Read Magical Influence Book One Online
Authors: Odette C. Bell
Tags: #romance, #fantasy, #magic, #witches, #humour, #action adventure
The sense of
it
... was
dark. Darker than anything I had ever experienced. The type of dark
that had never seen light and never would.
I snapped my eyes open.
“I don't think we can make it out the
front door, we are going to have to...”
“Jump out a window?”
Before I could turn around and offer
him a snide reply, I stopped. Because that seemed like our only
opportunity. If we couldn't make it down the stairs, then yes, it
sounded as if we would have to jump out a window.
“Wait, you're serious. We can't jump out
of window, we’re on the fourth floor.”
“Just trust me,” I snapped, and with that
threw myself down the stairs.
Though the fear was still there,
though it was ever present and ever threatening, I pushed through
it. Or against it more like. With every step I took forward, with
every breath I managed, I faced it. The more I faced it, the less
frightening it became.
Was this the power my grandmother was
talking of? Was this why you always wanted to face every situation
with as much force as you could? The less frightened you became of
a situation, the more power you took back from it, the stronger you
could stand, the longer you could last.
We reached the third floor, and
without thinking I turned and headed straight for my
bedroom.
“Where are we going?” Jacob asked from
behind me.
I had no intention of answering. The
man was taking up too much of my time and energy. I was acting less
and less like a witch and more and more like a disgruntled little
girl who kept having her lollipop stolen. Jacob was distracting me
in all the wrong ways.
Not even hesitating, I grabbed open
the door to my bedroom and ran in.
The bad was a mess; I’d had a rough
night, after all. In fact the whole room was not as clean as it
usually was.
I heard him snigger from behind me.
Yes, he sniggered. Ordinarily, real, nice men did not snigger when
they entered a woman's bedroom for the first time.
Jacob was none of those things. He was
also something I was determined to ignore for the time
being.
“Is that a teddy bear on your bed?” He
walked over to it and picked it up.
Though I was hoping to ignore him, I
couldn't ignore that. I whirled on my foot, walked over to him, and
snatched back my teddy.
Because yes, it was a teddy,
my
favorite
teddy. It had been with me since childhood. It had had been given
to me by my great-grandmother, and it was a family
heirloom.
A family
heirloom
...
I suddenly stared down at it.
“You aren’t going to hug it, are you?”
Jacob gave a short laugh as he walked over to the door, closed it,
and muscled my chest of drawers in front of it.
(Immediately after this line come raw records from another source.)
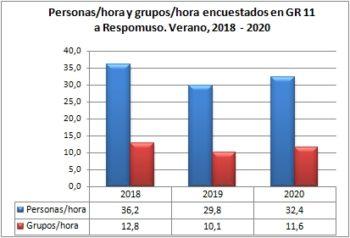 Personas/hora y grupos/hora encuestados en GR 11 a Respomuso. Verano, 2018-2020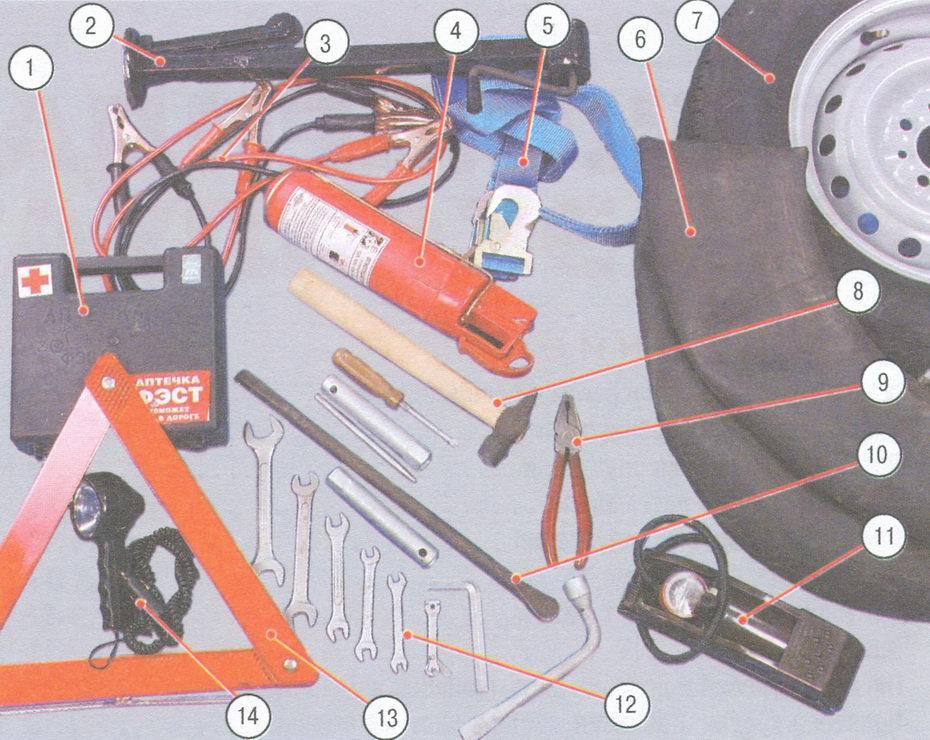 Инструмент и аксессуары ВАЗ 2106
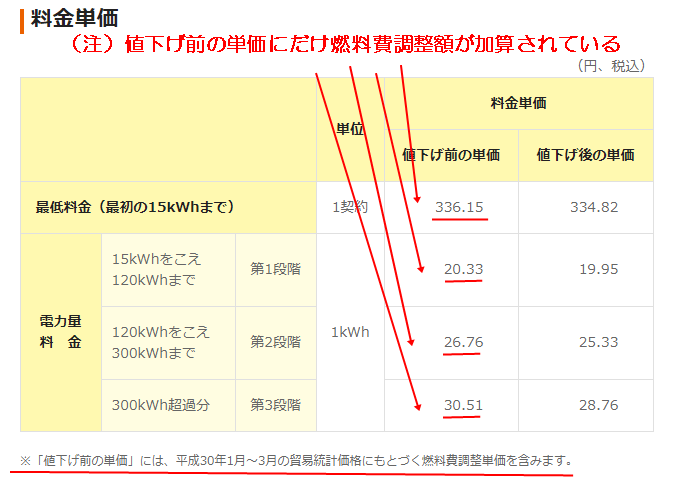 関西電力の電気料金単価表のスクリーンショット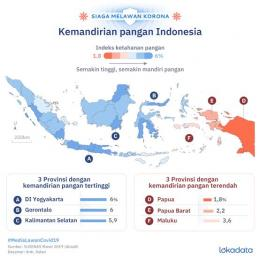 Gambar: Indeks Kemandirian Pangan di Indonesia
“No, I'm taking it with us,” I suddenly
concluded as I turned it over and over in my hands. If I were going
to head out into the real world beyond my house, then I had to take
things with me that would keep me safe.
As a child I had invested much time
and energy into hugging that bear, into taking it wherever I could,
into confiding my secrets to it, into letting it console me. It had
been such a symbol of safety.
I was a witch, I
practiced influence
magic, and I understood the import of this straightaway.
If there were one thing that
could protect me out there in the real world, it was my teddy. So I
brought it up, patted its head, and tucked it under one arm, much
to the surprise and
humor of Jacob.
“You're serious, you're taking your teddy
bear outside... to protect you from the demons and the
skeletons.”
“Yes,” I answered, and thankfully my tone
was even, my chin was raised, and my stare was unblinking. “It's a
lot less arrogant and talkative than you are.”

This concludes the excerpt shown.